Extracted items:

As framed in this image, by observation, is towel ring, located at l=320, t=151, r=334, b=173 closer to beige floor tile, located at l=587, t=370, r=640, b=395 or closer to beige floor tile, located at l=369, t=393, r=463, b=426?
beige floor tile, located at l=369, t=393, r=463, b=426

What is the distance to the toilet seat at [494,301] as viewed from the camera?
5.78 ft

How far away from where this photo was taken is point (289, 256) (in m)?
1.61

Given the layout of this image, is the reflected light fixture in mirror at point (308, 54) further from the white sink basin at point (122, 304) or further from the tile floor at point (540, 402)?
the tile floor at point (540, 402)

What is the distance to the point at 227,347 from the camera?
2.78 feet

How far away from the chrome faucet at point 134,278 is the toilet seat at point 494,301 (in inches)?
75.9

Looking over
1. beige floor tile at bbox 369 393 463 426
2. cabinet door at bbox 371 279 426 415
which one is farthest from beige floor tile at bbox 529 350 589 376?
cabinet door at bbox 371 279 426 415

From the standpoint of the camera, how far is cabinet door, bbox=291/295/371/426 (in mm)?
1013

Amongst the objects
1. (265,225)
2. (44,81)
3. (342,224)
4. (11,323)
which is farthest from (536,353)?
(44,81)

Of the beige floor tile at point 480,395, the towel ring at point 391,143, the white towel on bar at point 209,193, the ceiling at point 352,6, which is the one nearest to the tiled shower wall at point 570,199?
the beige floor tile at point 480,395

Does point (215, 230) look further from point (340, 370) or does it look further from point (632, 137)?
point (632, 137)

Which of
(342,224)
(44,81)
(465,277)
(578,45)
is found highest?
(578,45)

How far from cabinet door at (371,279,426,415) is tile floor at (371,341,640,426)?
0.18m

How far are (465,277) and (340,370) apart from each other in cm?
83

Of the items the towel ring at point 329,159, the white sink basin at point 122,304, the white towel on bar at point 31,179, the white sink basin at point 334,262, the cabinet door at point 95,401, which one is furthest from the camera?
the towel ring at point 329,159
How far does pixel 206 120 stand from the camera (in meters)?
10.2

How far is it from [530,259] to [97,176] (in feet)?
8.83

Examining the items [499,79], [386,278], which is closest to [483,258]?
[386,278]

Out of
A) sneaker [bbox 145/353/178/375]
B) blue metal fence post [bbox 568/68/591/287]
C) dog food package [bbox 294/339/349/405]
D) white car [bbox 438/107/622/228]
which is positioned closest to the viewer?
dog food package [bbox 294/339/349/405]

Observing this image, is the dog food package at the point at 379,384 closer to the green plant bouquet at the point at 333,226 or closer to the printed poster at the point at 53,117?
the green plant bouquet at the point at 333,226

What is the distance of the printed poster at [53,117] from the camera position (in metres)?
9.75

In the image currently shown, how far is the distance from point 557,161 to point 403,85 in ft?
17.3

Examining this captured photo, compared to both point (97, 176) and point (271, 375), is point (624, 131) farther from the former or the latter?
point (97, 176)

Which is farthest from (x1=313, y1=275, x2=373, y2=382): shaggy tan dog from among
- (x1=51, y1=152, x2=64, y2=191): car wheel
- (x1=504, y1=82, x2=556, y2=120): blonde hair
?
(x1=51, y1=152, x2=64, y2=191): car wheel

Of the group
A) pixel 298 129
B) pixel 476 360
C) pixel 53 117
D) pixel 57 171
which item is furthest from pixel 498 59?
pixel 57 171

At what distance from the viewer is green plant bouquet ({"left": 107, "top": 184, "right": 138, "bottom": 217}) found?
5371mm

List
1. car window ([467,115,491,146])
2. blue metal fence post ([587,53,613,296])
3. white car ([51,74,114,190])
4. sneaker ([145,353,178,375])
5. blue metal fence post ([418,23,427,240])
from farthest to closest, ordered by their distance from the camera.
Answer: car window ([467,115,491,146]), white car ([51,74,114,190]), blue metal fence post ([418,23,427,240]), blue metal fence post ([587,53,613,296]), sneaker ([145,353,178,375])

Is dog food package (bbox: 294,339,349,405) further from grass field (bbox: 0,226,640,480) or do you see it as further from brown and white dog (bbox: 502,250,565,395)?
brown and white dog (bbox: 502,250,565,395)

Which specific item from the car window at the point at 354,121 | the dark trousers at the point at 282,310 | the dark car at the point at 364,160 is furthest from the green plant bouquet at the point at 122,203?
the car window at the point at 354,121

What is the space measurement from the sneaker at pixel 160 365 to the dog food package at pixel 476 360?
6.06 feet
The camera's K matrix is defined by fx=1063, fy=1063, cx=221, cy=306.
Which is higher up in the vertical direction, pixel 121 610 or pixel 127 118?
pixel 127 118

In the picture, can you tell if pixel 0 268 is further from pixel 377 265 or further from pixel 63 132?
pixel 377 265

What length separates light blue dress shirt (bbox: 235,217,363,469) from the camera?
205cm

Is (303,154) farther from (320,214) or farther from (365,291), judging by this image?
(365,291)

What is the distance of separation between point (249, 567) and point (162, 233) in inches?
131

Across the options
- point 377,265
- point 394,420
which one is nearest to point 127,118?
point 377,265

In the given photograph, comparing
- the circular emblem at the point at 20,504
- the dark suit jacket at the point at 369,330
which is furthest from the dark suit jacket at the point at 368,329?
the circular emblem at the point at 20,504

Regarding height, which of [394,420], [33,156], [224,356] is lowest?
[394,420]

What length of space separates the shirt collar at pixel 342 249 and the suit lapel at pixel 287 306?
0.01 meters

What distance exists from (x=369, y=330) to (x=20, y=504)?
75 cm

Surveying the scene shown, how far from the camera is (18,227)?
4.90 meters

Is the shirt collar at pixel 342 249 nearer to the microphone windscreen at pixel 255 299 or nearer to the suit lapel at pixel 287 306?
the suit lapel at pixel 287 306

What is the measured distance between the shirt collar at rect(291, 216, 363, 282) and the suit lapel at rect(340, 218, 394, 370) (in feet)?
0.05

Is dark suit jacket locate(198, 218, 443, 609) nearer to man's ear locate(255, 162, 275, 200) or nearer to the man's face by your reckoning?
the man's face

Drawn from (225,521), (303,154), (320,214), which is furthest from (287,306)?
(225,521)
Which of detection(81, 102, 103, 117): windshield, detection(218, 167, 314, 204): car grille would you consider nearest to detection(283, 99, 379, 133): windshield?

● Do this:
Rewrite the items above, replacing every "toilet seat" with "toilet lid". Leave all other text unchanged.

● Solution for this problem:
As framed in this image, by observation, is towel ring, located at l=320, t=151, r=334, b=173 closer to beige floor tile, located at l=587, t=370, r=640, b=395 or closer to beige floor tile, located at l=369, t=393, r=463, b=426?
beige floor tile, located at l=369, t=393, r=463, b=426

What is the distance to the toilet lid at [494,301] as viewed from the camera?
5.78 ft

How far away from where this photo was taken is point (289, 256) (in m)?
1.61

Given the layout of this image, is the reflected light fixture in mirror at point (308, 54) further from the white sink basin at point (122, 304) or further from the tile floor at point (540, 402)?
the tile floor at point (540, 402)

What is the distance to the point at 227,347 from the camera?
2.78 feet

How far away from the chrome faucet at point 134,278 is the toilet lid at point 494,301 (in inches)?
75.9

Looking over
1. beige floor tile at bbox 369 393 463 426
2. cabinet door at bbox 371 279 426 415
which one is farthest from beige floor tile at bbox 529 350 589 376?
cabinet door at bbox 371 279 426 415

From the standpoint of the camera, how far is cabinet door, bbox=291/295/371/426 (in mm)?
1013

Amongst the objects
1. (265,225)
2. (44,81)
3. (342,224)
4. (11,323)
which is farthest from (536,353)?
(44,81)

Of the beige floor tile at point 480,395, the towel ring at point 391,143, the white towel on bar at point 209,193, the ceiling at point 352,6, which is the one nearest to the tiled shower wall at point 570,199?
the beige floor tile at point 480,395

Does point (215, 230) look further from point (340, 370) or does it look further from point (632, 137)?
point (632, 137)

Which of
(342,224)
(44,81)
(465,277)
(578,45)
is found highest?
(578,45)

How far from cabinet door at (371,279,426,415) is tile floor at (371,341,640,426)?
0.18m

How far are (465,277) and (340,370) apart from each other in cm?
83

Of the items the towel ring at point 329,159, the white sink basin at point 122,304, the white towel on bar at point 31,179, the white sink basin at point 334,262, the cabinet door at point 95,401, which one is furthest from the camera?
the towel ring at point 329,159
How far does pixel 206 120 stand from the camera (in meters)?
10.2

How far is it from [530,259] to [97,176] (in feet)?
8.83

Examining the items [499,79], [386,278], which is closest to [483,258]?
[386,278]

Out of
A) sneaker [bbox 145/353/178/375]
B) blue metal fence post [bbox 568/68/591/287]
C) dog food package [bbox 294/339/349/405]
D) white car [bbox 438/107/622/228]
which is positioned closest to the viewer?
dog food package [bbox 294/339/349/405]

Observing this image, is the dog food package at the point at 379,384 closer to the green plant bouquet at the point at 333,226 or closer to the printed poster at the point at 53,117?
the green plant bouquet at the point at 333,226

What is the distance of the printed poster at [53,117] from the camera position (in metres)?
9.75

In the image currently shown, how far is the distance from point 557,161 to point 403,85 in ft?
17.3

Examining this captured photo, compared to both point (97, 176) and point (271, 375), is point (624, 131) farther from the former or the latter?
point (97, 176)

Which is farthest from (x1=313, y1=275, x2=373, y2=382): shaggy tan dog from among
- (x1=51, y1=152, x2=64, y2=191): car wheel
- (x1=504, y1=82, x2=556, y2=120): blonde hair
?
(x1=51, y1=152, x2=64, y2=191): car wheel

Of the group
A) pixel 298 129
B) pixel 476 360
C) pixel 53 117
D) pixel 57 171
which item is furthest from pixel 498 59?
pixel 57 171

At what distance from the viewer is green plant bouquet ({"left": 107, "top": 184, "right": 138, "bottom": 217}) found?
5371mm

List
1. car window ([467,115,491,146])
2. blue metal fence post ([587,53,613,296])
3. white car ([51,74,114,190])
4. sneaker ([145,353,178,375])
5. blue metal fence post ([418,23,427,240])
from farthest to closest, ordered by their distance from the camera.
Answer: car window ([467,115,491,146]), white car ([51,74,114,190]), blue metal fence post ([418,23,427,240]), blue metal fence post ([587,53,613,296]), sneaker ([145,353,178,375])

Is dog food package (bbox: 294,339,349,405) further from grass field (bbox: 0,226,640,480) or do you see it as further from brown and white dog (bbox: 502,250,565,395)?
brown and white dog (bbox: 502,250,565,395)

Which specific item from the car window at the point at 354,121 | the dark trousers at the point at 282,310 | the dark car at the point at 364,160 is furthest from the green plant bouquet at the point at 122,203?
the car window at the point at 354,121

What is the space measurement from the sneaker at pixel 160 365 to the dog food package at pixel 476 360?
6.06 feet
The camera's K matrix is defined by fx=1063, fy=1063, cx=221, cy=306.
Which is higher up in the vertical direction, pixel 121 610 or pixel 127 118?
pixel 127 118

In the picture, can you tell if pixel 0 268 is further from pixel 377 265 or further from pixel 63 132?
pixel 377 265

What length separates light blue dress shirt (bbox: 235,217,363,469) from the camera?
205cm

Is (303,154) farther from (320,214) or farther from (365,291), judging by this image?
(365,291)

What is the distance of separation between point (249, 567) and point (162, 233) in inches?
131

Across the options
- point 377,265
- point 394,420
which one is nearest to point 127,118?
point 377,265

In the given photograph, comparing
- the circular emblem at the point at 20,504
- the dark suit jacket at the point at 369,330
which is furthest from the dark suit jacket at the point at 368,329?
the circular emblem at the point at 20,504

Regarding height, which of [394,420], [33,156], [224,356] is lowest?
[394,420]

What length of space separates the shirt collar at pixel 342 249 and the suit lapel at pixel 287 306?
0.01 meters

What distance exists from (x=369, y=330) to (x=20, y=504)?
75 cm

Surveying the scene shown, how far from the camera is (18,227)?
4.90 meters

Is the shirt collar at pixel 342 249 nearer to the microphone windscreen at pixel 255 299 or nearer to the suit lapel at pixel 287 306?
the suit lapel at pixel 287 306

What is the measured distance between the shirt collar at rect(291, 216, 363, 282) and the suit lapel at rect(340, 218, 394, 370) (in feet)?
0.05

Is dark suit jacket locate(198, 218, 443, 609) nearer to man's ear locate(255, 162, 275, 200) or nearer to the man's face by your reckoning?
the man's face

Drawn from (225,521), (303,154), (320,214), which is furthest from (287,306)?
(225,521)
Which of detection(81, 102, 103, 117): windshield, detection(218, 167, 314, 204): car grille would you consider nearest to detection(283, 99, 379, 133): windshield?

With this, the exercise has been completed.